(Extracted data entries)
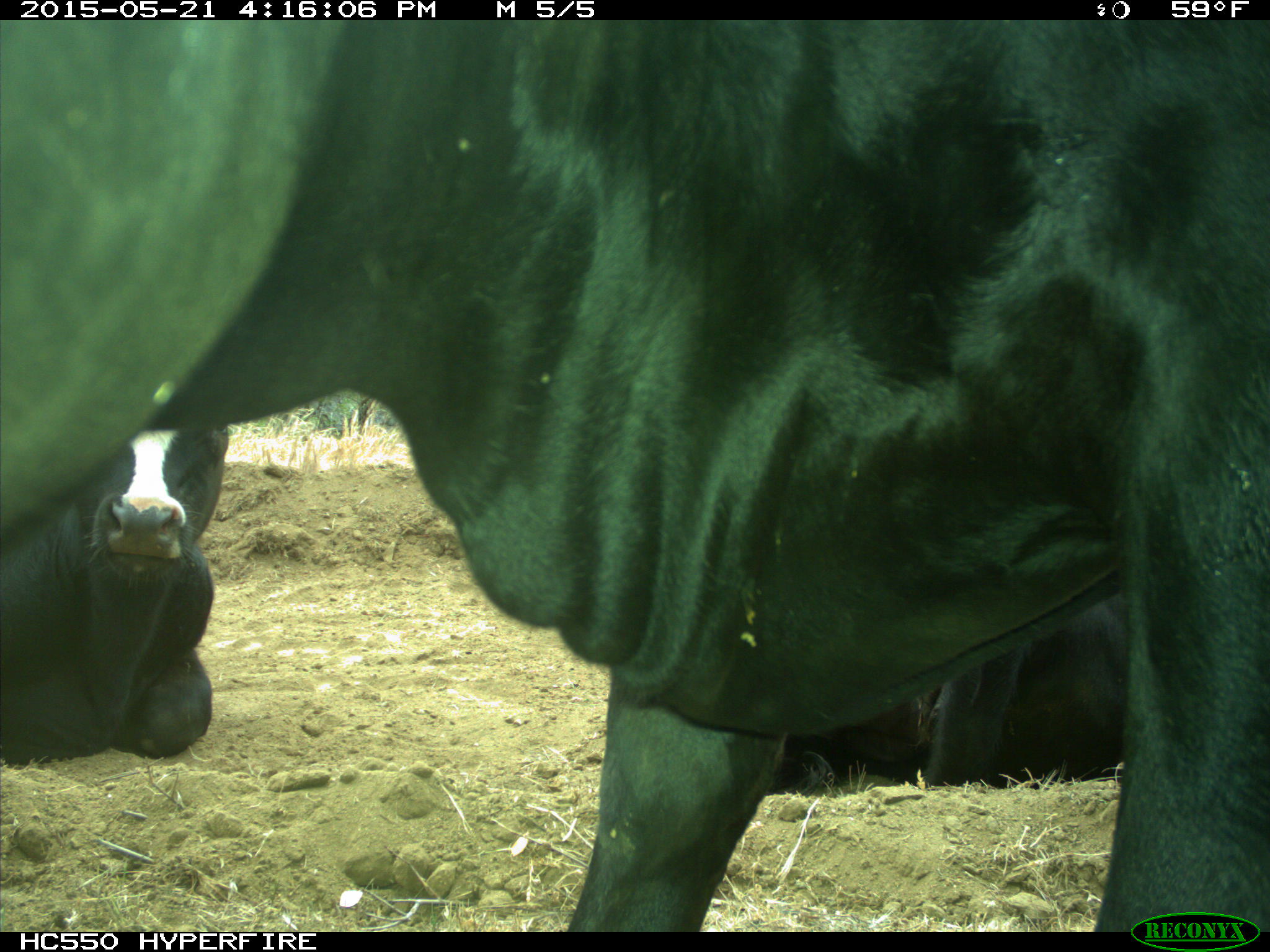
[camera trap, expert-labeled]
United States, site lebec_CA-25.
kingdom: Animalia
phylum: Chordata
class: Mammalia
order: Artiodactyla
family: Bovidae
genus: Bos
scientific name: Bos taurus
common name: domestic cow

## INSTRUCTIONS TO FOLLOW
The answer must be the lines from the one containing "phylum: Chordata" through the last line of the records, written out exactly; please include nothing more.

## THE ANSWER
phylum: Chordata
class: Mammalia
order: Artiodactyla
family: Bovidae
genus: Bos
scientific name: Bos taurus
common name: domestic cow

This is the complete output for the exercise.